● **Supplied records**

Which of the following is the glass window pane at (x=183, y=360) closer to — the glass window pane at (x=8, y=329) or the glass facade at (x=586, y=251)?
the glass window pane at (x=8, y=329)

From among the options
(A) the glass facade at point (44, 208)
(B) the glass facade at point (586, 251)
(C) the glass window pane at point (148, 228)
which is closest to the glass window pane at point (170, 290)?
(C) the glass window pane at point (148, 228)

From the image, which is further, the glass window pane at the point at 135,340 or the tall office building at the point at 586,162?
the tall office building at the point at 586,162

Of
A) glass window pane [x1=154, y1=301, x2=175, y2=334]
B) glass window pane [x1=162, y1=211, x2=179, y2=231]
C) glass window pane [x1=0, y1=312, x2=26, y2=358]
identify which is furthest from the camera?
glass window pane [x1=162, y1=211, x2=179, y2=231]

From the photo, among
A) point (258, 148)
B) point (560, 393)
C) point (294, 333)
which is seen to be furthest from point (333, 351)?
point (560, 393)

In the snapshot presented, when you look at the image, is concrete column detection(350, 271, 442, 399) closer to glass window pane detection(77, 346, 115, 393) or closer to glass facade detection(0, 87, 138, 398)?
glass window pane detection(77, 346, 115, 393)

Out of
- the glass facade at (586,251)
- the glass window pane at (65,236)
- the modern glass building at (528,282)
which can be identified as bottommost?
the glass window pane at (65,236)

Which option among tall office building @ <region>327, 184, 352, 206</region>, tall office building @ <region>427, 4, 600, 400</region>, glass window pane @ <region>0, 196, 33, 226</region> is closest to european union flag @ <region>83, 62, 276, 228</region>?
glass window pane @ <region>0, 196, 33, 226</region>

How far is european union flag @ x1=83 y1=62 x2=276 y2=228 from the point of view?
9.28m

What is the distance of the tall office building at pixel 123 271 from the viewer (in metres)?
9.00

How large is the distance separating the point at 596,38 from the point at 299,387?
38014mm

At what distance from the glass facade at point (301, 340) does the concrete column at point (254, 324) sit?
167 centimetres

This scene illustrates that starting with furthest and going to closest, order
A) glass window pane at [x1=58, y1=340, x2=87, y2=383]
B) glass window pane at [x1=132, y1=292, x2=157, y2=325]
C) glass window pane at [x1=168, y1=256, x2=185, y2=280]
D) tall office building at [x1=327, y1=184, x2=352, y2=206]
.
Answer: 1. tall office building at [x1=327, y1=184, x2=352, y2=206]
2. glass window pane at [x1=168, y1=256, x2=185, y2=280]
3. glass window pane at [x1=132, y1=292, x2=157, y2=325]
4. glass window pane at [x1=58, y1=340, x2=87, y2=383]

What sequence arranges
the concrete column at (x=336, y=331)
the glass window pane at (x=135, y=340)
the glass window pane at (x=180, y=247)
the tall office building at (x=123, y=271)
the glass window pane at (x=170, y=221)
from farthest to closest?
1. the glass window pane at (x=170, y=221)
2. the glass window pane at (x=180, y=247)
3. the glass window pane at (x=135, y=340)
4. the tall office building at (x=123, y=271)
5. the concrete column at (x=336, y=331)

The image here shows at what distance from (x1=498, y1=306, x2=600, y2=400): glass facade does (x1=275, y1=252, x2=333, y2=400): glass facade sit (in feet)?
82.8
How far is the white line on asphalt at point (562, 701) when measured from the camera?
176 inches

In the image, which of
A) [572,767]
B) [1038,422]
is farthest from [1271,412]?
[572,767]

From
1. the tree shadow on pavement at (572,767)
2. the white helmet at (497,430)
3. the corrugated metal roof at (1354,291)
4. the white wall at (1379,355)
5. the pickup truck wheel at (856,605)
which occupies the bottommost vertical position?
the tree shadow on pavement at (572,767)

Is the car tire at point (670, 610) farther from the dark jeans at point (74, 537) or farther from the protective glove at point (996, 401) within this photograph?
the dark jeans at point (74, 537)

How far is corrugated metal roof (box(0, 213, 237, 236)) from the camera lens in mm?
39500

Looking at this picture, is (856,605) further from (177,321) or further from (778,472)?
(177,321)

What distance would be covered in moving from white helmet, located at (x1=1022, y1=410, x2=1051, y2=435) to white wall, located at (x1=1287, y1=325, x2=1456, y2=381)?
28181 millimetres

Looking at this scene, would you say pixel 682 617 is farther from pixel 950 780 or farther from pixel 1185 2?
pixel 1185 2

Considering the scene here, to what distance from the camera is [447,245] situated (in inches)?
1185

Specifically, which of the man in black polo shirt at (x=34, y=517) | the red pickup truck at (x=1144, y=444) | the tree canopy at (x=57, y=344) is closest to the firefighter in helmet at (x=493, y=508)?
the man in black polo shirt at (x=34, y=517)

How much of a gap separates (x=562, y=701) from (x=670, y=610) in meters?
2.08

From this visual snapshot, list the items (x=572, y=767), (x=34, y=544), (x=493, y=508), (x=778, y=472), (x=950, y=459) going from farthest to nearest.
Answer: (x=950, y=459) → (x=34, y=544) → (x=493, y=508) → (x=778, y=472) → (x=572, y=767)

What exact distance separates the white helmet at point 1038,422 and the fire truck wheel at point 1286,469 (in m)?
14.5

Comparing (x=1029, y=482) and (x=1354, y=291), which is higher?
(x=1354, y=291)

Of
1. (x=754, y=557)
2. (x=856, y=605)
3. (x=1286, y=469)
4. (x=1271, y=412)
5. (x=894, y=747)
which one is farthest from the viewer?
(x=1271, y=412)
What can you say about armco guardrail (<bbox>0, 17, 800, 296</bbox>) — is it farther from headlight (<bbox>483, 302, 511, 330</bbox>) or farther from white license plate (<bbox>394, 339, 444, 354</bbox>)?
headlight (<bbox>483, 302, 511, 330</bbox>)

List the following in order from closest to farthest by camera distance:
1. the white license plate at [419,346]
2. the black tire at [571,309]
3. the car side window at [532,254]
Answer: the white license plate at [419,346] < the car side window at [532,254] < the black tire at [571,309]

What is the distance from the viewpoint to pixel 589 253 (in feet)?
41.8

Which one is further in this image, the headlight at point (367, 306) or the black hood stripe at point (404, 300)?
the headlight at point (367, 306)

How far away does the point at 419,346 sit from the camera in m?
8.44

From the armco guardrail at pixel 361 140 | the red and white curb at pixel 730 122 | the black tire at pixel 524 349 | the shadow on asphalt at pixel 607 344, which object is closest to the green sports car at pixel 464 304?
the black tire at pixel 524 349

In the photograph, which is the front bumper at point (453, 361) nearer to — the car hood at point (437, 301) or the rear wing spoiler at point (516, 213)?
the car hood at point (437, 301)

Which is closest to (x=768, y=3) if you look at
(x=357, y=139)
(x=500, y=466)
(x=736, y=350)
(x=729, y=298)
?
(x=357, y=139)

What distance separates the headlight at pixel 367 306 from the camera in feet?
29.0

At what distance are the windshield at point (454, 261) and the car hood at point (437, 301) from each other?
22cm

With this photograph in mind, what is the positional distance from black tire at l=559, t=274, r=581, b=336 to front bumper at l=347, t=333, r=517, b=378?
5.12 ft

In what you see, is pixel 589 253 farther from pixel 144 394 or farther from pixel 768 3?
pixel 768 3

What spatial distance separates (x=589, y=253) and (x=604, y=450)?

● **Task description**
Recast all of the lines above as a numbered list, leaving out the blank lines.

● **Result of this exercise**
1. Which of the following is the glass window pane at (x=183, y=360) closer to — the glass window pane at (x=8, y=329) or the glass facade at (x=586, y=251)?
2. the glass window pane at (x=8, y=329)
3. From among the options
4. (A) the glass facade at point (44, 208)
5. (B) the glass facade at point (586, 251)
6. (C) the glass window pane at point (148, 228)
7. which is closest to the glass window pane at point (170, 290)?
8. (C) the glass window pane at point (148, 228)
9. From the image, which is further, the glass window pane at the point at 135,340 or the tall office building at the point at 586,162?
10. the tall office building at the point at 586,162
11. Of
12. A) glass window pane [x1=154, y1=301, x2=175, y2=334]
13. B) glass window pane [x1=162, y1=211, x2=179, y2=231]
14. C) glass window pane [x1=0, y1=312, x2=26, y2=358]
15. identify which is furthest from the camera?
16. glass window pane [x1=162, y1=211, x2=179, y2=231]
17. From the photo, among
18. A) point (258, 148)
19. B) point (560, 393)
20. C) point (294, 333)
21. which is seen to be furthest from point (333, 351)?
22. point (560, 393)
23. In the snapshot presented, when you look at the image, is concrete column detection(350, 271, 442, 399) closer to glass window pane detection(77, 346, 115, 393) or closer to glass facade detection(0, 87, 138, 398)?
24. glass window pane detection(77, 346, 115, 393)
25. Out of
26. - the glass facade at (586,251)
27. - the glass window pane at (65,236)
28. - the modern glass building at (528,282)
29. which can be identified as bottommost?
30. the glass window pane at (65,236)
31. Which option among tall office building @ <region>327, 184, 352, 206</region>, tall office building @ <region>427, 4, 600, 400</region>, glass window pane @ <region>0, 196, 33, 226</region> is closest to european union flag @ <region>83, 62, 276, 228</region>?
32. glass window pane @ <region>0, 196, 33, 226</region>
33. How far is european union flag @ x1=83 y1=62 x2=276 y2=228 from the point of view?
34. 9.28m
35. What is the distance of the tall office building at pixel 123 271 from the viewer (in metres)?
36. 9.00
37. How large is the distance separating the point at 596,38 from the point at 299,387?
38. 38014mm
39. At what distance from the glass facade at point (301, 340) does the concrete column at point (254, 324) sit?
40. 167 centimetres
41. This scene illustrates that starting with furthest and going to closest, order
42. A) glass window pane at [x1=58, y1=340, x2=87, y2=383]
43. B) glass window pane at [x1=132, y1=292, x2=157, y2=325]
44. C) glass window pane at [x1=168, y1=256, x2=185, y2=280]
45. D) tall office building at [x1=327, y1=184, x2=352, y2=206]
46. .
47. Answer: 1. tall office building at [x1=327, y1=184, x2=352, y2=206]
48. 2. glass window pane at [x1=168, y1=256, x2=185, y2=280]
49. 3. glass window pane at [x1=132, y1=292, x2=157, y2=325]
50. 4. glass window pane at [x1=58, y1=340, x2=87, y2=383]
51. What sequence arranges
52. the concrete column at (x=336, y=331)
53. the glass window pane at (x=135, y=340)
54. the glass window pane at (x=180, y=247)
55. the tall office building at (x=123, y=271)
56. the glass window pane at (x=170, y=221)
57. from farthest to closest?
58. 1. the glass window pane at (x=170, y=221)
59. 2. the glass window pane at (x=180, y=247)
60. 3. the glass window pane at (x=135, y=340)
61. 4. the tall office building at (x=123, y=271)
62. 5. the concrete column at (x=336, y=331)
63. The image here shows at what distance from (x1=498, y1=306, x2=600, y2=400): glass facade does (x1=275, y1=252, x2=333, y2=400): glass facade sit (in feet)?
64. 82.8
65. How far is the white line on asphalt at point (562, 701) when measured from the camera?
66. 176 inches
67. In the image, which of
68. A) [572,767]
69. B) [1038,422]
70. is farthest from [1271,412]?
71. [572,767]
72. From
73. 1. the tree shadow on pavement at (572,767)
74. 2. the white helmet at (497,430)
75. 3. the corrugated metal roof at (1354,291)
76. 4. the white wall at (1379,355)
77. 5. the pickup truck wheel at (856,605)
78. which occupies the bottommost vertical position?
79. the tree shadow on pavement at (572,767)
80. Is the car tire at point (670, 610) farther from the dark jeans at point (74, 537) or farther from the protective glove at point (996, 401) within this photograph?
81. the dark jeans at point (74, 537)
82. How far is corrugated metal roof (box(0, 213, 237, 236)) from the camera lens in mm?
83. 39500
84. Looking at this picture, is (856,605) further from (177,321) or further from (778,472)?
85. (177,321)
86. What distance would be covered in moving from white helmet, located at (x1=1022, y1=410, x2=1051, y2=435) to white wall, located at (x1=1287, y1=325, x2=1456, y2=381)?
87. 28181 millimetres
88. Looking at this scene, would you say pixel 682 617 is farther from pixel 950 780 or farther from pixel 1185 2?
89. pixel 1185 2
90. Considering the scene here, to what distance from the camera is [447,245] situated (in inches)?
91. 1185
92. Specifically, which of the man in black polo shirt at (x=34, y=517) | the red pickup truck at (x=1144, y=444) | the tree canopy at (x=57, y=344) is closest to the firefighter in helmet at (x=493, y=508)?
93. the man in black polo shirt at (x=34, y=517)
94. How much of a gap separates (x=562, y=701) from (x=670, y=610) in meters?
95. 2.08
96. From this visual snapshot, list the items (x=572, y=767), (x=34, y=544), (x=493, y=508), (x=778, y=472), (x=950, y=459) going from farthest to nearest.
97. Answer: (x=950, y=459) → (x=34, y=544) → (x=493, y=508) → (x=778, y=472) → (x=572, y=767)
98. What exact distance separates the white helmet at point 1038,422 and the fire truck wheel at point 1286,469 (in m)?
99. 14.5
100. Comparing (x=1029, y=482) and (x=1354, y=291), which is higher?
101. (x=1354, y=291)
102. Of
103. 1. (x=754, y=557)
104. 2. (x=856, y=605)
105. 3. (x=1286, y=469)
106. 4. (x=1271, y=412)
107. 5. (x=894, y=747)
108. which one is farthest from the viewer?
109. (x=1271, y=412)
110. What can you say about armco guardrail (<bbox>0, 17, 800, 296</bbox>) — is it farther from headlight (<bbox>483, 302, 511, 330</bbox>) or farther from white license plate (<bbox>394, 339, 444, 354</bbox>)?
111. headlight (<bbox>483, 302, 511, 330</bbox>)
112. List the following in order from closest to farthest by camera distance:
113. 1. the white license plate at [419,346]
114. 2. the black tire at [571,309]
115. 3. the car side window at [532,254]
116. Answer: the white license plate at [419,346] < the car side window at [532,254] < the black tire at [571,309]
117. What is the distance from the viewpoint to pixel 589 253 (in feet)?
118. 41.8
119. Which one is further in this image, the headlight at point (367, 306) or the black hood stripe at point (404, 300)?
120. the headlight at point (367, 306)
121. How far away does the point at 419,346 sit from the camera in m?
122. 8.44
123. From the armco guardrail at pixel 361 140 | the red and white curb at pixel 730 122 | the black tire at pixel 524 349 | the shadow on asphalt at pixel 607 344, which object is closest to the green sports car at pixel 464 304?
124. the black tire at pixel 524 349
125. In the photograph, which is the front bumper at point (453, 361) nearer to — the car hood at point (437, 301) or the rear wing spoiler at point (516, 213)?
126. the car hood at point (437, 301)
127. Which is closest to (x=768, y=3) if you look at
128. (x=357, y=139)
129. (x=500, y=466)
130. (x=736, y=350)
131. (x=729, y=298)
132. ?
133. (x=357, y=139)
134. What distance separates the headlight at pixel 367 306 from the camera in feet?
135. 29.0
136. At what distance are the windshield at point (454, 261) and the car hood at point (437, 301) from each other?
137. 22cm
138. With this photograph in mind, what is the positional distance from black tire at l=559, t=274, r=581, b=336 to front bumper at l=347, t=333, r=517, b=378?
139. 5.12 ft
140. In what you see, is pixel 589 253 farther from pixel 144 394 or farther from pixel 768 3?
141. pixel 768 3
142. What spatial distance separates (x=589, y=253) and (x=604, y=450)?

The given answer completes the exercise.